My understanding is that when you kill a C++ application through Task Manager in Windows XP, the application is still "cleanly" destructed - i.e. the call stack will unwind and all the relevant object destructors will be invoked. Not sure if my understanding is wrong here.
Is it possible to kill such an application immediately, without unwinding the stack?
For example, the application may employ RAII patterns which will destroy or release resources when an object is destructed. If the traditional "kill process" through Task Manager is graceful, providing a way to kill the application immediately would allow me to test ungraceful shutdown (e.g. a power outage).
Edit:
Just to clarify, I was after an existing utility or program that would allow me to do this. I should be able to use the solution on programs that I don't have the source code for, meaning that a programmatic solution is not really acceptable.
Edit:
Just to provide more context, sometimes I have to work with 3rd party services which are very intrusive (e.g. nagging me to reboot every hour). Since I know that I don't need to reboot, I want to kill the process/service so it doesn't nag me anymore. Unfortunately some of the 3rd party developers were "smart" enough to prevent me from doing this, and when I kill the process through Task Manager, the system will reboot immediately (I'm guessing that are using RAII to achieve this).
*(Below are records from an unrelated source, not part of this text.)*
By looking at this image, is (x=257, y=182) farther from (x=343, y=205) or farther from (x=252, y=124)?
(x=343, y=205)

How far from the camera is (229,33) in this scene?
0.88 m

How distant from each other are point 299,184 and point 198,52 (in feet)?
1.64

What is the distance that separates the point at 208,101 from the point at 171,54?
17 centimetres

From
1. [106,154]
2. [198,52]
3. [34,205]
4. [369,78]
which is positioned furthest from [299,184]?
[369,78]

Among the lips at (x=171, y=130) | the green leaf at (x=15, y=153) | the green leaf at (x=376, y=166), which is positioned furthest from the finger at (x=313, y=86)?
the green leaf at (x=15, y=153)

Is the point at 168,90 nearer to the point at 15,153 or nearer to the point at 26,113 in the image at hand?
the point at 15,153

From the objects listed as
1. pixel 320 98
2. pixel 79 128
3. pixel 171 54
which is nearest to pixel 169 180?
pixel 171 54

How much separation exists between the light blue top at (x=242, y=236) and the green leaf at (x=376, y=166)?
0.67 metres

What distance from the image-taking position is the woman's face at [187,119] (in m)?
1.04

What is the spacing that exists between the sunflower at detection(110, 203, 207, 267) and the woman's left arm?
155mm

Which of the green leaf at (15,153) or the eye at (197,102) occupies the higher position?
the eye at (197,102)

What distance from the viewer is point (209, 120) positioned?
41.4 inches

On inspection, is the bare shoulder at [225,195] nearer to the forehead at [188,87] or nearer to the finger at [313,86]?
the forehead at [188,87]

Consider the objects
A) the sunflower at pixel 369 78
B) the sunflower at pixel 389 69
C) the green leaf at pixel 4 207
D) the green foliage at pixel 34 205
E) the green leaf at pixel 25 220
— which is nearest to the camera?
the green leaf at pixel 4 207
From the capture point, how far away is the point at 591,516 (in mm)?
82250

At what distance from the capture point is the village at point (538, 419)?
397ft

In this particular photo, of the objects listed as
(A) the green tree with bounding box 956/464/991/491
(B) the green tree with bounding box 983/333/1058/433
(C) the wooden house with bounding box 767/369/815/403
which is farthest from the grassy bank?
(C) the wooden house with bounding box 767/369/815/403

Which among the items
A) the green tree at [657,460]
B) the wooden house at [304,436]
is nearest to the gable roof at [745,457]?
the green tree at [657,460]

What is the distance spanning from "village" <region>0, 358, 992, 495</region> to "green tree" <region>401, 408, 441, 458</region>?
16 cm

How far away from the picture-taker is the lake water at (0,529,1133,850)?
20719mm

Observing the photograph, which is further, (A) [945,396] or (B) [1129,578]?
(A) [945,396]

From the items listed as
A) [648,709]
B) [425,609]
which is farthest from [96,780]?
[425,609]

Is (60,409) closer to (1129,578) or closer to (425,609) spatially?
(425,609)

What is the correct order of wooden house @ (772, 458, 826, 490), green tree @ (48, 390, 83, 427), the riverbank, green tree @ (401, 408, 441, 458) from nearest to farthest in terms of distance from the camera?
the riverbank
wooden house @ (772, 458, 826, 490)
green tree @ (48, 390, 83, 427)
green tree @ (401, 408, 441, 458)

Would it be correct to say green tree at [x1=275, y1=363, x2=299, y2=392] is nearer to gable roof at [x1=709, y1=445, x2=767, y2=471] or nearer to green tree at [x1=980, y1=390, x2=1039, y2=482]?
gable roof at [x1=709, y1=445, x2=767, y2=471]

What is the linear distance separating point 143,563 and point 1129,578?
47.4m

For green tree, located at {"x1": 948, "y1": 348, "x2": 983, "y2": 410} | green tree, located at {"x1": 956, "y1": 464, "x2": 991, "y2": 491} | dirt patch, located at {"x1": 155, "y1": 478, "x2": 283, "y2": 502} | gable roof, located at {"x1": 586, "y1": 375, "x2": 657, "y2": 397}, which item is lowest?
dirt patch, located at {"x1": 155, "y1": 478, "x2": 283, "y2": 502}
I believe task manager tries a "nice" shutdown by sending a WM_CLOSE message, then if the application doesn't respond it's killed.
This call should kill the process immediately with no warning:
e.g.:
TerminateProcess(GetCurrentProcess(), 1);
Update:
You may find this article interesting:
Quitting time: exiting a C++ program
Update 2:
I should be able to use the solution on programs that I don't have the source code for
Hmm, well this is undesirable behavior 99.9% of the time.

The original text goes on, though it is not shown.